*This work is done during internship at Microsoft AI+Research, Redmond, USA.
The goal is for machines to read and understand an arbitrarily-given context (such as an article from the Wikipedia) and answers questions about the given context. In order to achieve this, we need to give machine the ability to think about the question when reading the context. This is performed through attention, attending to relevant part in the question as we read through the context. A key concept in this work is that when humasn focus our attention, we take into account different levesl of meaning. Sometimes we look for the exact details, did this event happen in 2016 or 2017? Sometimes we think more abstractly and treat 2016, 2017, -37, 3.14159 all as just numbers.

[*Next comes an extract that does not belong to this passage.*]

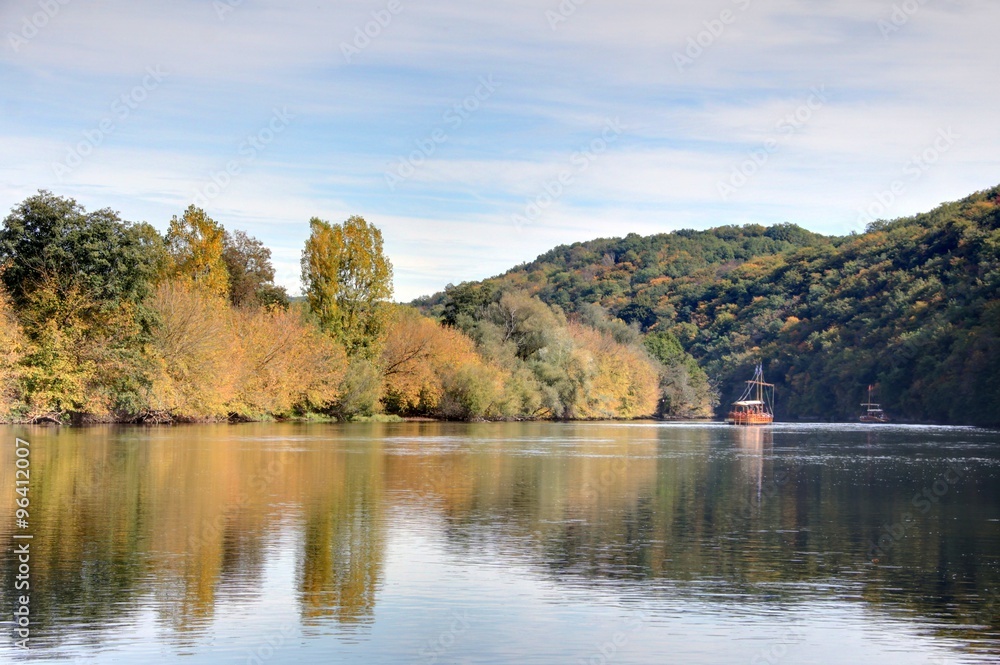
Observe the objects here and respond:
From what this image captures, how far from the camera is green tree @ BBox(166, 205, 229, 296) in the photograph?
2645 inches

Motivated from this concept, we propose a light-weight enhancement for attention, fully-aware attention, and an end-to-end neural architecture, FusionNet, as illustrated above. The performance improved significantly by replacing standard attention with fully-aware attention. At the end of my internship (Sep 20th, 2017), we achieved a new state-of-the-art on the Stanford Question Answering Dataset (SQuAD). Furthermore, we improved the previous best-reported number by +5% on an adversarial dataset for machine comprehension. Furthermore, it also shows decent improvement when applied on natural language inference task.
H.-Y. Huang, C. Zhu, Y. Shen, W. Chen. FusionNet: Fusing via Fully-aware Attention with Application to Machine Comprehension. Sixth International Conference on Learning Representations (ICLR 2018).